Work request 1> In the Minneapolis Golf Club history, on what date did the new clubhouse open?
Work request 2> Reproduce the passage of the Minneapolis Golf Club history between "Minneapolis Golf Club is" and "Bob Rosburg won.", inclusive.
Work request 3> Write what follows in the Minneapolis Golf Club history, beginning after its last sentence.

Excerpt provided>
'''
Minneapolis Golf Club is a golf club located in St. Louis Park, Minnesota, a suburb of Minneapolis, Minnesota. Designed by Willie Park, Jr. and Donald Ross, the Minneapolis golf course opened in 1916. The club hosted the U.S. Amateur in 1950 as well as the PGA Championship in 1959, which Bob Rosburg won.

Club history
In 1916, there were only two golf clubs in Minneapolis, Minikahda Country Club and Interlachen Country Club In early 1916, five members of the Minneapolis Athletic Club set plans to establish another golf club to meet the growing popularity of the game. By July, the Minneapolis Golf Club ("MGC") was incorporated. Land was acquired and nine holes were built on the site of present-day Golden Valley Country Club The opening of play at MGC commenced on the first Saturday of August 1916. Later that year, the club was approached by Hyland Homes Company to consider the purchase of a larger piece of intact farmland in St. Louis Park. The Scottish architect Willie Park Jr. had been retained to lay out the golf course. On December 9, 1916, the MGC membership voted to relocate to the present location. By June 19, 1917, MGC had become one of the earliest member clubs of the Minnesota Golf Association.

By 1918, MGC had 400 members and there was a regular shuttle service to and from the Minneapolis Athletic Club operating during the golf season. In September 1919, plans were initiated to build a new clubhouse to accommodate the now larger membership. The original clubhouse was a converted four-room farmhouse located near the present third tee. The new clubhouse was to be built on the northern section of the property. It opened on May 12, 1923. The rolling farmland our course was built on was virtually void of trees except for a stand of oaks in the northern section by today's 10th and 11th holes. The trees that line the fairways today were planted during a tree-planting program in 1930.
'''
Stored data>
'''
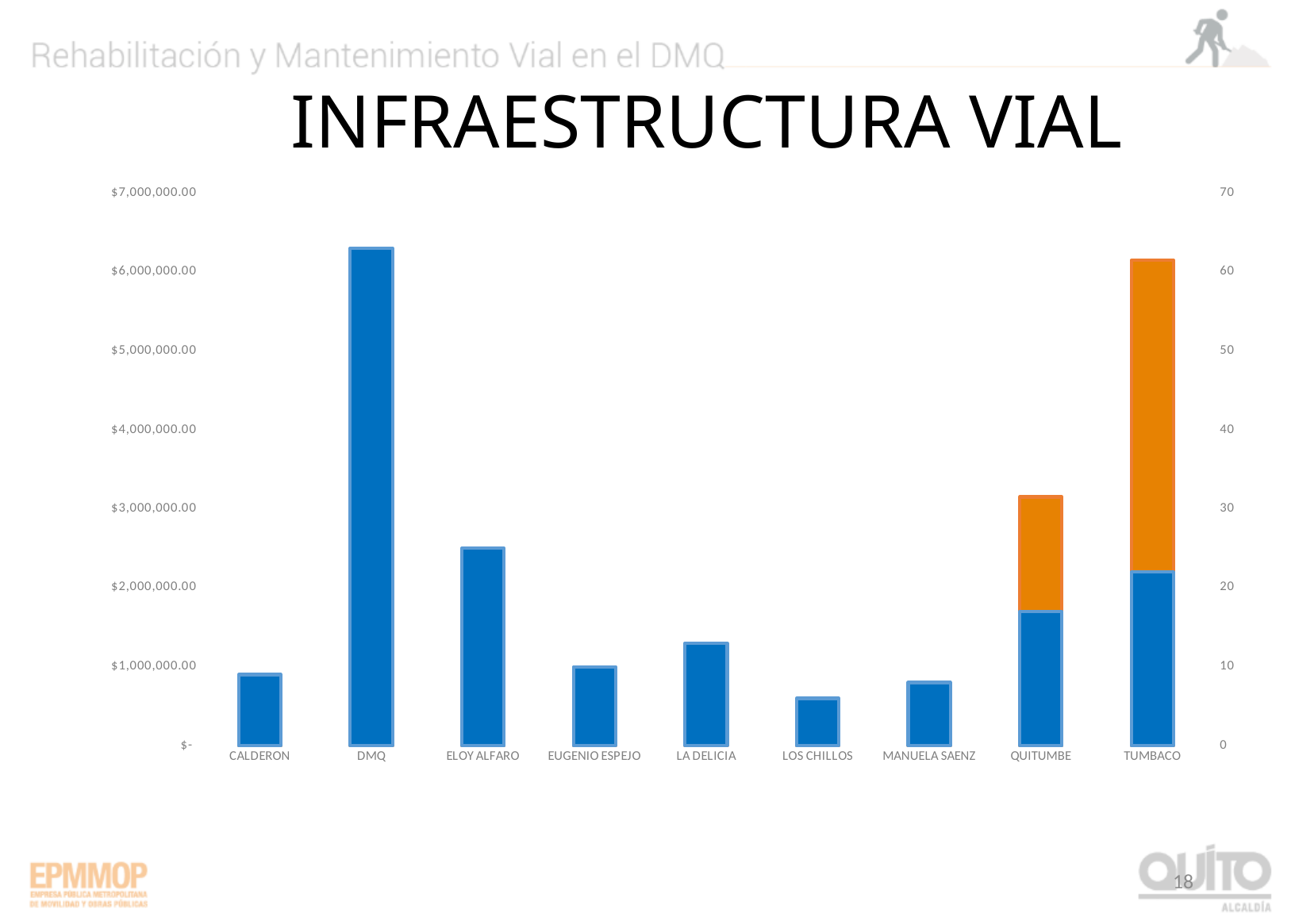
Is the total height of the stacked bar for TUMBACO greater or less than $5,000,000.00? greater What is the title of the chart on the slide? INFRAESTRUCTURA VIAL Which category has the shortest blue bar? LOS CHILLOS Which categories have an orange segment in their bar? QUITUMBE and TUMBACO Is the blue bar for LOS CHILLOS greater or less than $1,000,000.00? less Is the blue bar for LA DELICIA greater or less than $1,000,000.00? greater How many categories are shown on the x axis of the chart? 9 Which category has the tallest blue bar? DMQ Which is larger, the blue bar for DMQ or the blue bar for ELOY ALFARO? DMQ What kind of chart is shown on the slide? bar chart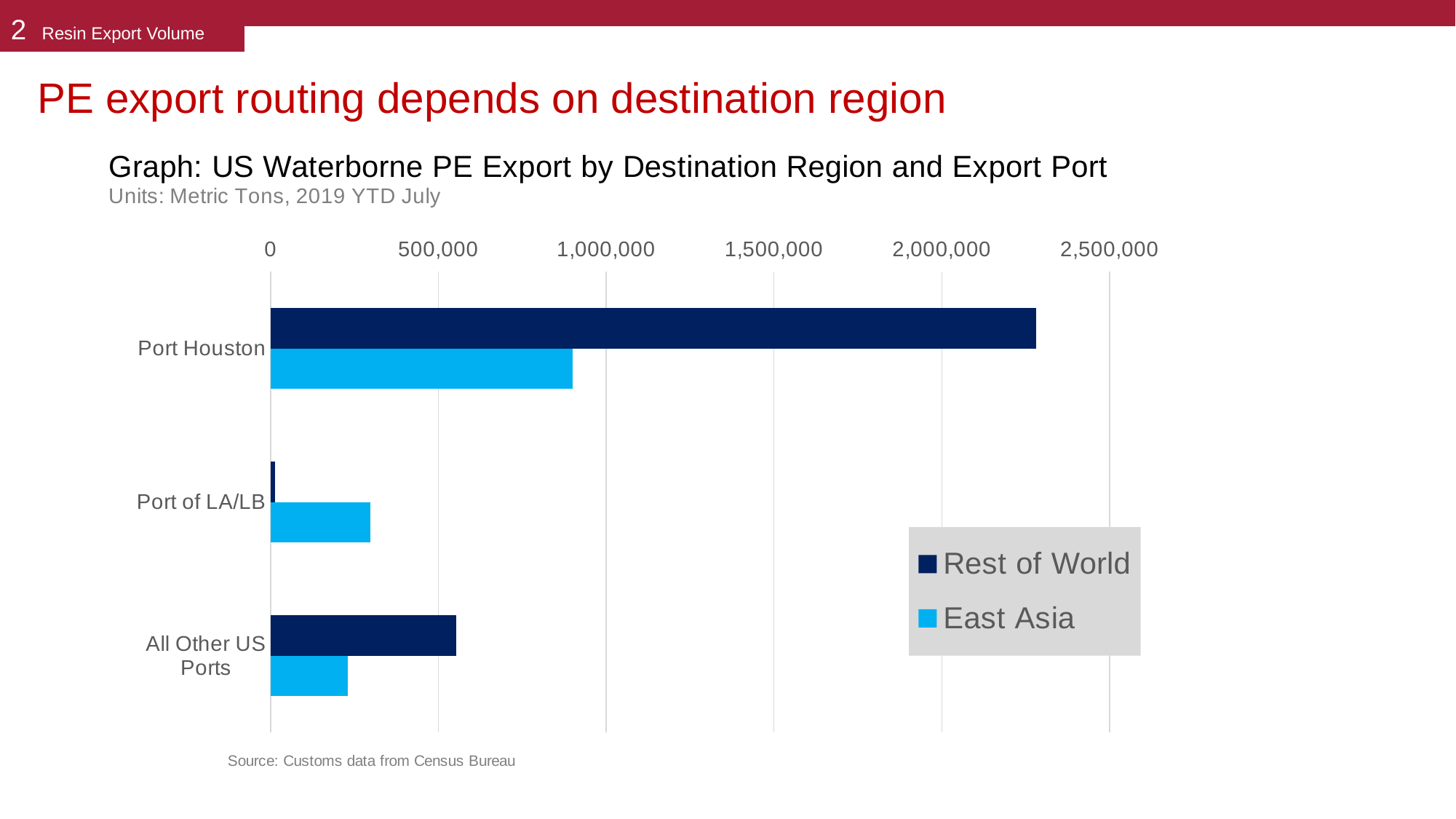
Which port has the highest Rest of World export volume? Port Houston Which port has the lowest East Asia export volume? All Other US Ports How many ports (categories) are shown on the chart? 3 What units are the values on the chart measured in? Metric Tons Which port has the lowest Rest of World export volume? Port of LA/LB Is the Rest of World value for Port Houston greater or less than 2,000,000? greater Which port has the highest East Asia export volume? Port Houston Is the East Asia value for Port Houston greater or less than 1,000,000? less What kind of chart is shown on the slide? bar chart For Port of LA/LB, which is larger: Rest of World or East Asia? East Asia For All Other US Ports, which is larger: Rest of World or East Asia? Rest of World How many series does the legend list? 2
'''
Task response 1> May 12, 1923.

Task response 2>
Minneapolis Golf Club is a golf club located in St. Louis Park, Minnesota, a suburb of Minneapolis, Minnesota. Designed by Willie Park, Jr. and Donald Ross, the Minneapolis golf course opened in 1916. The club hosted the U.S. Amateur in 1950 as well as the PGA Championship in 1959, which Bob Rosburg won.

Task response 3>
Course architects

Two Scots, Willie Park, Jr. (1864–1925) of Musselburgh and Donald J. Ross (1872–1948) of Dornoch, at different times designed and routed the golf course. On November 26, 1916, The Minneapolis Tribune wrote, "Willie Park, well known golf course architect, arrived yesterday to lay out the course of the Minneapolis Golf Club". Discovered field notes of the original land survey firm show that Park routed the course in early December 1916. Ross' involvement is demonstrated thorough a routing plan of the course executed by Donald J. Ross Associates, Inc. in 1920 that was found by the Chair of the History Committee of the Donald Ross Society in 2011. The two routings are framed and displayed within the clubhouse.  In 2019, golf architect Jeff Mingay led a restoration of the golf course design in conjunction with construction specialist Duininck Golf.

Golf events

MGC has a great golfing tradition. It developed in part due to the quality design of the golf course. By the mid-1920s, MGC was growing in local and national recognition. In 1940, after Sam Snead played an exhibition match at MGC, he said that he "hoped that (MGC) would some day host a U.S. Open". The most prestigious amateur event was the Golden Anniversary (50th) U.S. Amateur in 1950. As result of holding the 1959 PGA Championship at MGC, the club is in elite company as one of only 120 golf clubs in the world to have hosted a Grand Slam event (Masters, U.S. Open, British Open, and PGA) since 1860.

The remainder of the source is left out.